BOSTON (WHDH) - The Massachusetts Department of Public Health confirmed that a third person has died from Eastern Equine Encephalitis, leaving residents concerned throughout the Bay State.

Officials announced the third fatality on Monday night, identifying them only as a resident of Hampden County.

This marked the second EEE death within the past week. Jim Longworth, 78, of Freetown, passed away on Friday after contracting the virus.

“Within less than 24 hours, he went into a coma,” a family member told 7NEWS. “He took all the precautions and it happened to him.”

Earlier this summer, 59-year-old Laurie Sylvia, of Fairhaven, also died due to the virus.

State officials say more than 200 communities are at risk for EEE, including 40 that are at high risk and 35 that are at critical risk.

There have also been more than 400 EEE-positive mosquito samples in the state, along with 10 humans and 8 animals that have contracted the virus, according to the Massachusetts Department of Health and Human Services.

**Using the information:**
- 1) Answer these questions from the report on Eastern Equine Encephalitis in Massachusetts:
(a) In which county did the third person who died live?
(b) How old was Jim Longworth?
(c) How many communities do state officials place at critical risk?
- 2) Write the next few sentences of the report on Eastern Equine Encephalitis in Massachusetts, starting after its final sentence.
The lines that come after the report on Eastern Equine Encephalitis are separate material with no connection to it.

[Stored items]
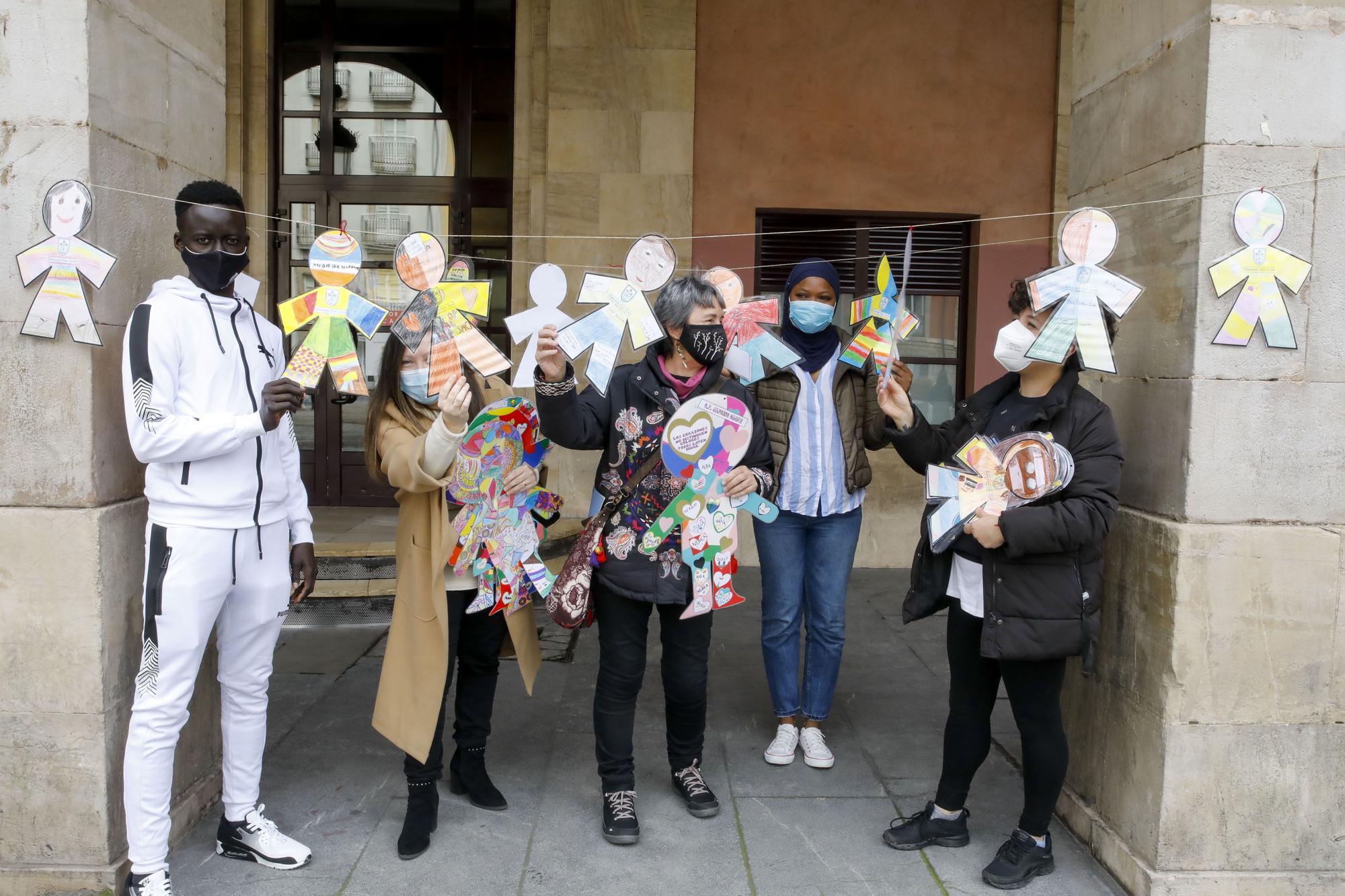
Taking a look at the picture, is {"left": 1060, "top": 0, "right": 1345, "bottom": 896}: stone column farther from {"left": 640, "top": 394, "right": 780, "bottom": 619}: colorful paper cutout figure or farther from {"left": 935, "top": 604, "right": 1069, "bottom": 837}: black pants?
{"left": 640, "top": 394, "right": 780, "bottom": 619}: colorful paper cutout figure

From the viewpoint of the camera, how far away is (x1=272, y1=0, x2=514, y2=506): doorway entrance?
7.58m

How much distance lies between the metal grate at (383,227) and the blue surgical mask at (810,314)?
4.94 m

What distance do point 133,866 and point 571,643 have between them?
9.14 ft

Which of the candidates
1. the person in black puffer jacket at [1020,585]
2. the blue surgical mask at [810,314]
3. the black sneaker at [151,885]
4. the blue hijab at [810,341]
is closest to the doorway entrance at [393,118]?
the blue hijab at [810,341]

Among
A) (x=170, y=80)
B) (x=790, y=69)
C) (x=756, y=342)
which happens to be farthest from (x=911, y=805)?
(x=790, y=69)

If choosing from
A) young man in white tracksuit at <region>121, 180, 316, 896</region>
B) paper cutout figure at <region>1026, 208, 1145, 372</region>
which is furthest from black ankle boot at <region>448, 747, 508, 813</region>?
paper cutout figure at <region>1026, 208, 1145, 372</region>

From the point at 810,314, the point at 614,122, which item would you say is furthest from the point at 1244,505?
the point at 614,122

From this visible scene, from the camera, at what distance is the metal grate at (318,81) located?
761 centimetres

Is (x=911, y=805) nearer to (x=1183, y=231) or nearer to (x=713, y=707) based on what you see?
(x=713, y=707)

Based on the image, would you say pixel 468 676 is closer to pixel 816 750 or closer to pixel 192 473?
pixel 192 473

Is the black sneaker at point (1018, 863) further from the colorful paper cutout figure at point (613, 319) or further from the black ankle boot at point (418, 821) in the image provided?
the colorful paper cutout figure at point (613, 319)

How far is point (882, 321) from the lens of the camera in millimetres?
3270

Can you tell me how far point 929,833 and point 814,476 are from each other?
125 cm

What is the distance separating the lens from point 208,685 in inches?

**Numbered responses:**
- 1)
(a) Hampden County
(b) 78
(c) 35

- 2)
These are the first human cases of EEE reported in the Bay State since 2013.

“We know that this virus changes slightly every once in a while down in Florida, not in Massachusetts and that when one of those new variants is introduced into the state that tends to trigger one of our outbreak cycles,” explained Dr. Catherine Brown, state epidemiologist of the Department of Public Health.

State officials continue to remind residents throughout the Commonwealth to take personal precautions to prevent mosquito bites.